## Extracted data
>> BEGIN
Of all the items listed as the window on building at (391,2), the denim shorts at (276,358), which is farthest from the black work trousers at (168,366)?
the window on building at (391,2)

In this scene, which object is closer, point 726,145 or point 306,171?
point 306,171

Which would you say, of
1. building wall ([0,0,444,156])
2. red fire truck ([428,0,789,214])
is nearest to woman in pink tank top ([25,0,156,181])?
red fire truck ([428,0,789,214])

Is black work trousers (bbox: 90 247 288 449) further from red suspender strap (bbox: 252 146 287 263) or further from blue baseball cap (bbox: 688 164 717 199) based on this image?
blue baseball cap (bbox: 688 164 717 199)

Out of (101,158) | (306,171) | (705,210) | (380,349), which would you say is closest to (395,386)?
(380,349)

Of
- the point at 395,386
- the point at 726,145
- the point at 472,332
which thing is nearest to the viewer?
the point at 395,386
>> END
## Instructions for the task
Lay out every line of the rows above as a numbered list, leaving out the blank lines.

## Output of the exercise
1. Of all the items listed as the window on building at (391,2), the denim shorts at (276,358), which is farthest from the black work trousers at (168,366)?
2. the window on building at (391,2)
3. In this scene, which object is closer, point 726,145 or point 306,171?
4. point 306,171
5. Which would you say, of
6. 1. building wall ([0,0,444,156])
7. 2. red fire truck ([428,0,789,214])
8. is nearest to woman in pink tank top ([25,0,156,181])?
9. red fire truck ([428,0,789,214])
10. Is black work trousers (bbox: 90 247 288 449) further from red suspender strap (bbox: 252 146 287 263) or further from blue baseball cap (bbox: 688 164 717 199) based on this image?
11. blue baseball cap (bbox: 688 164 717 199)
12. Out of (101,158) | (306,171) | (705,210) | (380,349), which would you say is closest to (395,386)?
13. (380,349)
14. Of
15. - the point at 395,386
16. - the point at 726,145
17. - the point at 472,332
18. which thing is nearest to the viewer?
19. the point at 395,386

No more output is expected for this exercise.